* _Record excerpts_:
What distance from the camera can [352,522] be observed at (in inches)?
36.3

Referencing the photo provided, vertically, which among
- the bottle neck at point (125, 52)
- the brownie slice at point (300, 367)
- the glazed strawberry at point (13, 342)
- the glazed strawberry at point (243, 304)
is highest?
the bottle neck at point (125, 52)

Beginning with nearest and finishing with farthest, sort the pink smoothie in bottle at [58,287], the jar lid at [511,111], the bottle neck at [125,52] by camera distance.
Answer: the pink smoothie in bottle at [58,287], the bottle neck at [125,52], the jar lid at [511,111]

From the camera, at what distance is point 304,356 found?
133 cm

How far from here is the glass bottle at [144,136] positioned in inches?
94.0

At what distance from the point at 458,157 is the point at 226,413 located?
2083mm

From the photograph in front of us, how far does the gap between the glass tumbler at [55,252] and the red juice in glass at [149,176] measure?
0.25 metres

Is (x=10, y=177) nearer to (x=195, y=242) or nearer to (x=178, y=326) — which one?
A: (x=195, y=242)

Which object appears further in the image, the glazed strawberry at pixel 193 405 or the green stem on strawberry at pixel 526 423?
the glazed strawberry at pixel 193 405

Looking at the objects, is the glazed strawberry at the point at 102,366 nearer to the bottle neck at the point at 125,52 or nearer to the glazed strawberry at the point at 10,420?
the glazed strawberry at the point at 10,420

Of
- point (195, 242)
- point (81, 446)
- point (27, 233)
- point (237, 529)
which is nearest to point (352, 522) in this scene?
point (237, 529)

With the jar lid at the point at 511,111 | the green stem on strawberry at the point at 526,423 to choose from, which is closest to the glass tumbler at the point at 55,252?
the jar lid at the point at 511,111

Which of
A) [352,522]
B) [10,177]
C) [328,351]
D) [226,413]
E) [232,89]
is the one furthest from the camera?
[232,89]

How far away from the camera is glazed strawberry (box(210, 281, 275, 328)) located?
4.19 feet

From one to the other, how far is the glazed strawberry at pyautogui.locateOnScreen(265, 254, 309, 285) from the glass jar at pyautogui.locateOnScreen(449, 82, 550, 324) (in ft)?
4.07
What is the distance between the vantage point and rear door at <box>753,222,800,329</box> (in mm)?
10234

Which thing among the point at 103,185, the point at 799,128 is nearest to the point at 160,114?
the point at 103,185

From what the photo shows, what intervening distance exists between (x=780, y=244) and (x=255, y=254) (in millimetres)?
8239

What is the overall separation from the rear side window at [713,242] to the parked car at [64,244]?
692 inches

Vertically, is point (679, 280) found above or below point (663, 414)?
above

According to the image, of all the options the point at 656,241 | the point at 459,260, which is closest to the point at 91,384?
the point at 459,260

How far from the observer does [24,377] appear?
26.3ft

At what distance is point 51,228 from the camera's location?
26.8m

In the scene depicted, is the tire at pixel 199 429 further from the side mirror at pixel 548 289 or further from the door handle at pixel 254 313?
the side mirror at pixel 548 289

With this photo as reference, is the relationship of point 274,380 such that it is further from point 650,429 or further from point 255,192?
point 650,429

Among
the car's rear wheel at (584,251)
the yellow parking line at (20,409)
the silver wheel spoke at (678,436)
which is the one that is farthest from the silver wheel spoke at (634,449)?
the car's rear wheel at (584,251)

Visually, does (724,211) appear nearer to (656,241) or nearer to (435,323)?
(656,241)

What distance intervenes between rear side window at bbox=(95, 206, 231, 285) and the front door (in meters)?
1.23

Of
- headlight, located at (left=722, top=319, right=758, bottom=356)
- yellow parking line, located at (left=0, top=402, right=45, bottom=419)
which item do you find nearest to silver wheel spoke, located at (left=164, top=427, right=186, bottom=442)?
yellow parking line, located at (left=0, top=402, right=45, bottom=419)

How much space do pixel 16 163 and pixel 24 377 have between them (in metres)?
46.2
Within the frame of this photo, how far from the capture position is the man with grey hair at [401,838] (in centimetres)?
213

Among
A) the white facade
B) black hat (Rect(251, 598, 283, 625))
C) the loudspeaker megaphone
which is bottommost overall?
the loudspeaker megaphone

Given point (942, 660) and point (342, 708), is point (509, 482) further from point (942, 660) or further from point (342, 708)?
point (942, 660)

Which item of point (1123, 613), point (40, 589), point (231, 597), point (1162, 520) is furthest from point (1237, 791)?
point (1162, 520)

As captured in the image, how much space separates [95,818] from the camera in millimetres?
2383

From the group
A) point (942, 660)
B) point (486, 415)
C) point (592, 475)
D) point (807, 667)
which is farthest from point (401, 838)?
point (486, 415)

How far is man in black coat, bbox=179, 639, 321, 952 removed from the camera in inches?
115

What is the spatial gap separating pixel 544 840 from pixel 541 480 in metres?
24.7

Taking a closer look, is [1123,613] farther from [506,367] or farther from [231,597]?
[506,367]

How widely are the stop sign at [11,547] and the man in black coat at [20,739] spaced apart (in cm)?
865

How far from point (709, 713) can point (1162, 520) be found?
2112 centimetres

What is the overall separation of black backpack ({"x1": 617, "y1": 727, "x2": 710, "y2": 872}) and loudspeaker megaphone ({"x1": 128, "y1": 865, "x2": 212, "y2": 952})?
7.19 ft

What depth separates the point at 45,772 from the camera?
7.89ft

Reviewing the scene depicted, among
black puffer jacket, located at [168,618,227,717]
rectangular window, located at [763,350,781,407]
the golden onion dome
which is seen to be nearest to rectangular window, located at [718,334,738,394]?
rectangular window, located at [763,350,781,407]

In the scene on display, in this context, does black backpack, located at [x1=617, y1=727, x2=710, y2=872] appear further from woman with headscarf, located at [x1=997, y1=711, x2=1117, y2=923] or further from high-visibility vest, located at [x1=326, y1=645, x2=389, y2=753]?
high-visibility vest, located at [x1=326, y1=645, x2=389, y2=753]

* _Task_:
Reproduce every entry shown above, precisely as it stands.

* _The completed task_:
What distance from the camera can [352,522] be observed at (in inches)?
36.3

Referencing the photo provided, vertically, which among
- the bottle neck at point (125, 52)
- the brownie slice at point (300, 367)
- the glazed strawberry at point (13, 342)
- the glazed strawberry at point (243, 304)
is highest?
the bottle neck at point (125, 52)

Beginning with nearest and finishing with farthest, sort the pink smoothie in bottle at [58,287], the jar lid at [511,111], the bottle neck at [125,52] by camera distance.
Answer: the pink smoothie in bottle at [58,287], the bottle neck at [125,52], the jar lid at [511,111]

From the camera, at what distance is point 304,356 found?
133 cm

How far from here is the glass bottle at [144,136] positioned in inches?
94.0

At what distance from the point at 458,157 is the point at 226,413 located?
2083mm

From the photograph in front of us, how far does the gap between the glass tumbler at [55,252] and the red juice in glass at [149,176] measure?
0.25 metres

Is (x=10, y=177) nearer to (x=195, y=242) or nearer to (x=178, y=326) — which one?
A: (x=195, y=242)

Which object appears further in the image, the glazed strawberry at pixel 193 405 or the green stem on strawberry at pixel 526 423?
the glazed strawberry at pixel 193 405

Looking at the objects, is the glazed strawberry at the point at 102,366 nearer to the bottle neck at the point at 125,52 or nearer to the glazed strawberry at the point at 10,420?
the glazed strawberry at the point at 10,420

Of
- point (195, 242)
- point (81, 446)
- point (27, 233)
- point (237, 529)
which is nearest to point (352, 522) in this scene?
point (237, 529)

With the jar lid at the point at 511,111 | the green stem on strawberry at the point at 526,423 to choose from, which is closest to the glass tumbler at the point at 55,252?
the jar lid at the point at 511,111

Which of
A) [352,522]
B) [10,177]
C) [328,351]
D) [226,413]
E) [232,89]
is the one furthest from the camera?
[232,89]

How far away from the camera is glazed strawberry (box(210, 281, 275, 328)) located?
4.19 feet

From one to the other, how far is the glazed strawberry at pyautogui.locateOnScreen(265, 254, 309, 285) from the glass jar at pyautogui.locateOnScreen(449, 82, 550, 324) (in ft)?
4.07
What is the distance between the vantage point and rear door at <box>753,222,800,329</box> (in mm)?
10234

Which thing among the point at 103,185, the point at 799,128 is nearest to the point at 160,114?
the point at 103,185

From what the photo shows, what intervening distance exists between (x=780, y=244) and (x=255, y=254) (in millimetres)?
8239

What is the overall separation from the rear side window at [713,242] to the parked car at [64,244]?
692 inches

Vertically, is point (679, 280) found above or below point (663, 414)?
above

According to the image, of all the options the point at 656,241 | the point at 459,260, which is closest to the point at 91,384?
the point at 459,260

How far from the observer does [24,377] appear?
26.3ft

At what distance is point 51,228 from the camera's location?
26.8m

In the scene depicted, is the tire at pixel 199 429 further from the side mirror at pixel 548 289 or further from the door handle at pixel 254 313?
the side mirror at pixel 548 289

With this photo as reference, is the relationship of point 274,380 such that it is further from point 650,429 or further from point 255,192?
point 650,429

Among
the car's rear wheel at (584,251)
the yellow parking line at (20,409)
the silver wheel spoke at (678,436)
which is the one that is farthest from the silver wheel spoke at (634,449)?
the car's rear wheel at (584,251)

Visually, does (724,211) appear nearer to (656,241) or nearer to (435,323)?
(656,241)

What distance intervenes between rear side window at bbox=(95, 206, 231, 285) and the front door (in meters)?
1.23

Of
- headlight, located at (left=722, top=319, right=758, bottom=356)
- yellow parking line, located at (left=0, top=402, right=45, bottom=419)
which item do you find nearest to silver wheel spoke, located at (left=164, top=427, right=186, bottom=442)?
yellow parking line, located at (left=0, top=402, right=45, bottom=419)

How much space do pixel 16 163 and pixel 24 377 have between them (in metres)?
46.2
Within the frame of this photo, how far from the capture position is the man with grey hair at [401,838] (in centimetres)?
213

Among
A) the white facade
B) black hat (Rect(251, 598, 283, 625))
C) the loudspeaker megaphone
which is bottommost overall?
the loudspeaker megaphone

Given point (942, 660) and point (342, 708), is point (509, 482) further from point (942, 660) or further from point (342, 708)?
point (942, 660)

Which item of point (1123, 613), point (40, 589), point (231, 597), point (1162, 520) is furthest from point (1237, 791)?
point (1162, 520)

As captured in the image, how much space separates [95,818] from the camera in millimetres?
2383

From the group
A) point (942, 660)
B) point (486, 415)
C) point (592, 475)
D) point (807, 667)
which is farthest from point (401, 838)?
point (486, 415)

How far is man in black coat, bbox=179, 639, 321, 952 removed from the camera in inches?
115

What is the spatial gap separating pixel 544 840 from pixel 541 480 in metres?
24.7

Taking a closer look, is [1123,613] farther from [506,367] or farther from [231,597]?
[506,367]

How widely are the stop sign at [11,547] and the man in black coat at [20,739] spaced apart (in cm)?
865

How far from point (709, 713) can point (1162, 520) be found?
2112 centimetres

What is the overall separation of black backpack ({"x1": 617, "y1": 727, "x2": 710, "y2": 872}) and loudspeaker megaphone ({"x1": 128, "y1": 865, "x2": 212, "y2": 952})?
7.19 ft

What depth separates the point at 45,772 from the camera?
7.89ft

Reviewing the scene depicted, among
black puffer jacket, located at [168,618,227,717]
rectangular window, located at [763,350,781,407]
the golden onion dome
which is seen to be nearest to rectangular window, located at [718,334,738,394]?
rectangular window, located at [763,350,781,407]

In the scene on display, in this context, does black backpack, located at [x1=617, y1=727, x2=710, y2=872] appear further from woman with headscarf, located at [x1=997, y1=711, x2=1117, y2=923] or further from high-visibility vest, located at [x1=326, y1=645, x2=389, y2=753]?
high-visibility vest, located at [x1=326, y1=645, x2=389, y2=753]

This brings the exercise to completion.